=== GIVEN PASSAGE ===

This Merchant Platform & Services Agreement (“Agreement”) is entered into by and between the Company identified below (“Company”) and the merchant, business, business owner, creator, entrepreneur, organization, or legal entity accepting this Agreement (“Merchant”).
This Agreement governs Merchant’s access to and use of the Company’s merchant platform, brand store infrastructure, ecommerce services, print-on-demand services, fulfillment services, integrations, subscriptions, support services, optional marketing services, business credit reporting-related activity, and all related products and services provided by the Company.
By accessing the Platform, activating a Store, submitting onboarding materials, checking an acceptance box, authorizing payment, paying invoices, accepting Services, using integrations, or otherwise participating in the Platform or Services, Merchant agrees to be bound by this Agreement.
ARTICLE 1 — DEFINITIONS
1.1 “Company”
“Company” means ROSSON ENTERPRISES LLC d/b/a Branded Apparel Club, including its owners, officers, employees, contractors, affiliates, vendors, suppliers, agents, successors, assigns, and approved third-party providers.

=== GIVEN INFORMATION ===

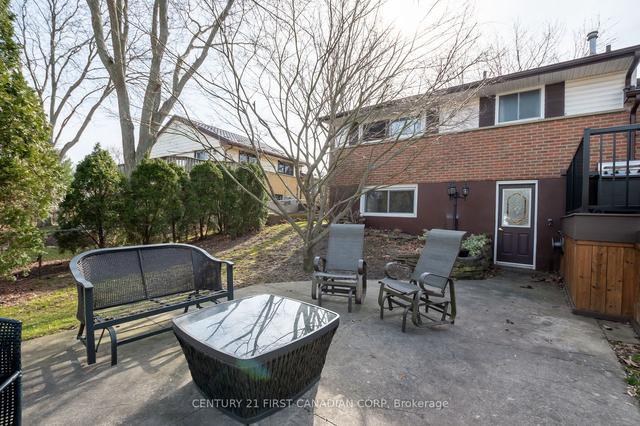 43 Ewald Pl, House detached with 3 bedrooms, 2 bathrooms and 8 parking in London ON | Image 21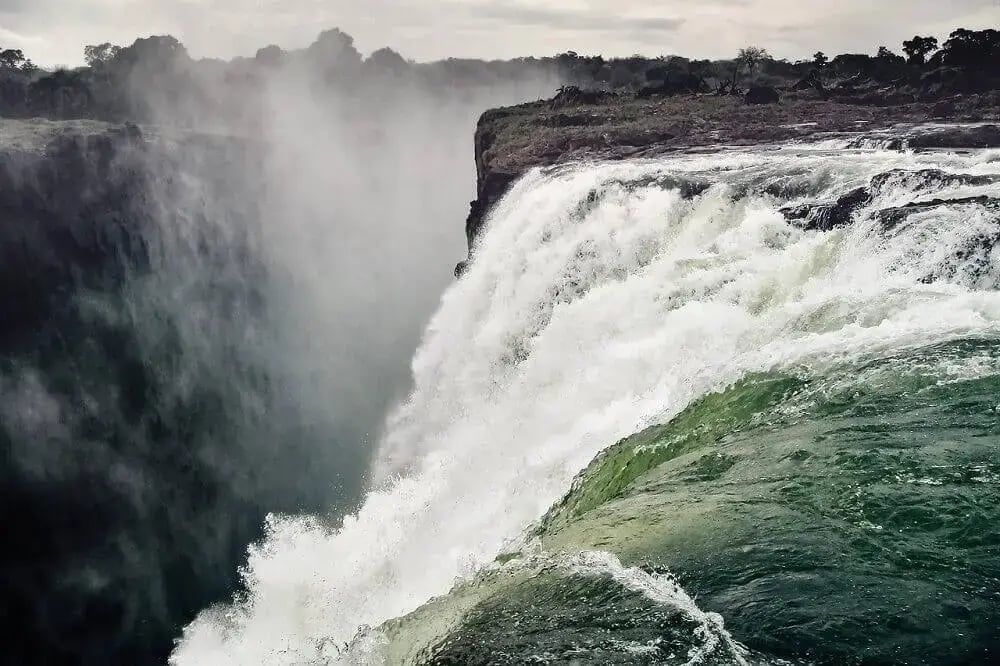 zambezi-river-feeding-victoria-falls-in-zambia
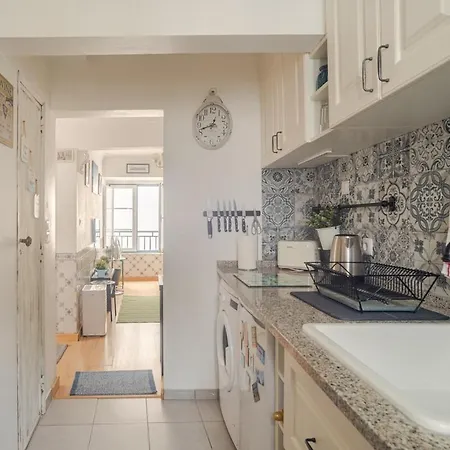 Apartment Cosy Flat In The Heart Of Alfama Lissabon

===

# EXERCISES
a – Update the merchant agreement from "This Agreement governs" to "by the Company.", replacing "fulfillment services" with "shipping services".
b – Under what name does ROSSON ENTERPRISES LLC do business, according to the merchant agreement?

# ANSWER LIST
a –
This Agreement governs Merchant’s access to and use of the Company’s merchant platform, brand store infrastructure, ecommerce services, print-on-demand services, shipping services, integrations, subscriptions, support services, optional marketing services, business credit reporting-related activity, and all related products and services provided by the Company.

b – Branded Apparel Club